La seconde étape est celle de la protection des couples de même sexe. La reconnaissance de leurs droits ne s’arrête pas au Pacs – qui doit être encore amélioré. Les socialistes sont favorables à l’ouverture du mariage à tous les couples, sans discrimination. Etant entendu que la majorité des enfants naissent aujourd’hui hors mariage, l’argument qui consiste à en faire « l’institution qui permet d’avoir des enfants » n’a aucune valeur. Sur cette question, la France est à la traîne par rapport aux autres pays européens. Et si l’ouverture du mariage n’est pas le cheval de bataille du militantisme LGBT, qui y voit parfois le dernier vestige d’une société bourgeoise patriarcale, elle répond toutefois à un objectif d’égalité. Au delà de la dimension symbolique, par ailleurs incontournable pour faire évoluer l’opinion, c’est aussi le droit de la famille pour les personnes LGBT qui est en jeu à travers cette question du mariage.
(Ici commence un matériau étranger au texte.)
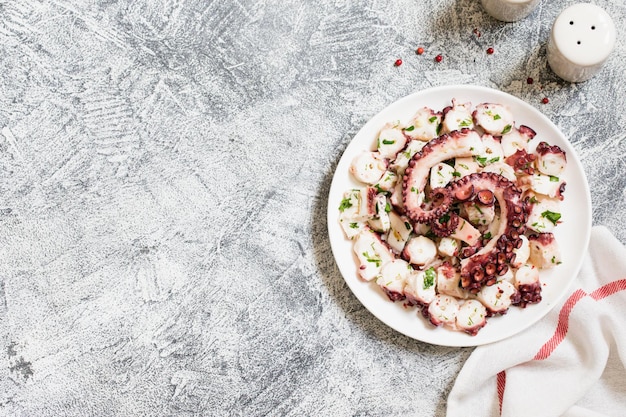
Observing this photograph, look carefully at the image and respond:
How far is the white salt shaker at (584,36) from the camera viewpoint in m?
1.50

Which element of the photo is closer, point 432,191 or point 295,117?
point 432,191

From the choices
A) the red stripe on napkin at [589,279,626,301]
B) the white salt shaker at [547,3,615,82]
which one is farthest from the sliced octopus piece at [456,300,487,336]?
the white salt shaker at [547,3,615,82]

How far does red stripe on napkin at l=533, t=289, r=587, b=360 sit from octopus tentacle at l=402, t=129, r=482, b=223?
377 millimetres

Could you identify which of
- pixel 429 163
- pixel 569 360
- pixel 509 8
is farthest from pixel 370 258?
pixel 509 8

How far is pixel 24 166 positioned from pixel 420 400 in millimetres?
1037

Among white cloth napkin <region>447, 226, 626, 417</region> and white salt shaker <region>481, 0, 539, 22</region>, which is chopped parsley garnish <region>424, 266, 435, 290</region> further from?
white salt shaker <region>481, 0, 539, 22</region>

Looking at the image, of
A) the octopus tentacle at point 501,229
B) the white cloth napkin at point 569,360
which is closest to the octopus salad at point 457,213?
the octopus tentacle at point 501,229

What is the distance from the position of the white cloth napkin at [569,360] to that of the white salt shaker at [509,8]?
1.61ft

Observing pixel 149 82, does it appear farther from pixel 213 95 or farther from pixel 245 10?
pixel 245 10

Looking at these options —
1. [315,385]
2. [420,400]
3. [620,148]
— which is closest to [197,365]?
[315,385]

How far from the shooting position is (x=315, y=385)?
65.3 inches

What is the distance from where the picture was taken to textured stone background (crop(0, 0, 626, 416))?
1.65m

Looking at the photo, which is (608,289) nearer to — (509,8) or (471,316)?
(471,316)

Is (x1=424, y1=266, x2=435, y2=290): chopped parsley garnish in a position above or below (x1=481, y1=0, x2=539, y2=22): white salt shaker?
below
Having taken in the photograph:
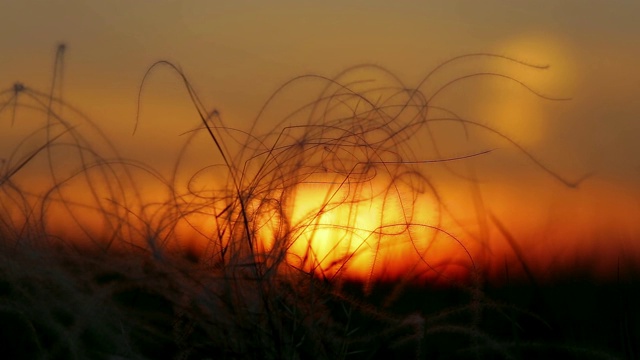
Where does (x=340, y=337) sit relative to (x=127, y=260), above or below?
below

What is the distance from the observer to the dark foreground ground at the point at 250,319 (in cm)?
237

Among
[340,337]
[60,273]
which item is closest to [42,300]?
[60,273]

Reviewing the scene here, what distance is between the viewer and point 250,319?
2359mm

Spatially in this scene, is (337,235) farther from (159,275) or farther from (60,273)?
(60,273)

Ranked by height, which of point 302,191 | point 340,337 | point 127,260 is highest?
point 302,191

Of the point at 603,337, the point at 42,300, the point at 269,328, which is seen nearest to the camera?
the point at 269,328

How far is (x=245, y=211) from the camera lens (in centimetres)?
248

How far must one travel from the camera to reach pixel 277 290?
2412 mm

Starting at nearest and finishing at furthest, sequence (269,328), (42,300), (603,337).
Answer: (269,328)
(42,300)
(603,337)

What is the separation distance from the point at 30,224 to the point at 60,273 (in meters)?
0.40

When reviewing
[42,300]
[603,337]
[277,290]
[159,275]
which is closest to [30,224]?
[42,300]

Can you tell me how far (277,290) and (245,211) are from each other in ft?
0.64

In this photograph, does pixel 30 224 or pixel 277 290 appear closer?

Enfin, troisième étape, après la protection des individus et la protection des couples, vient la protection des familles LGBT avec la reconnaissance des liens de filiation qui unissent un enfant et ses parents de même sexe. Le droit français, qui promeut encore un modèle familial répondant à l’adage « un père, une mère, pas un de plus, pas un de moins », alors même que les cadres traditionnels de la famille se sont profondément transformés, doit évoluer. La famille est aujourd’hui davantage le résultat d’un projet, d’une volonté de faire famille, qu’une cellule biologique. Le débat pour ou contre l’homoparentalité est caduc : les familles homoparentales existent. La question posée à la société n’est pas celle de leur existence, mais celle de leur reconnaissance et de leur protection. Dans l’intérêt de l’enfant, le droit doit évoluer en ce sens : il s’agit d’abord de protéger les liens qui unissent l’enfant et les adultes qui l’élèvent, mais aussi d’ouvrir l’adoption conjointe à tous les couples et enfin d’ouvrir la procréation assistée et la gestation pour autrui, en encadrant ces procédures, à tout adulte, homme ou femme, seul ou en couple, homosexuel ou hétérosexuel, s’engageant à travers un projet familial.
Le fil rouge de cette marche pour l’égalité des droits demeure le principe républicain et la volonté que les personnes LGBT sortent de la catégorie juridique dans laquelle le code civil français les enferme et rejoignent le droit commun.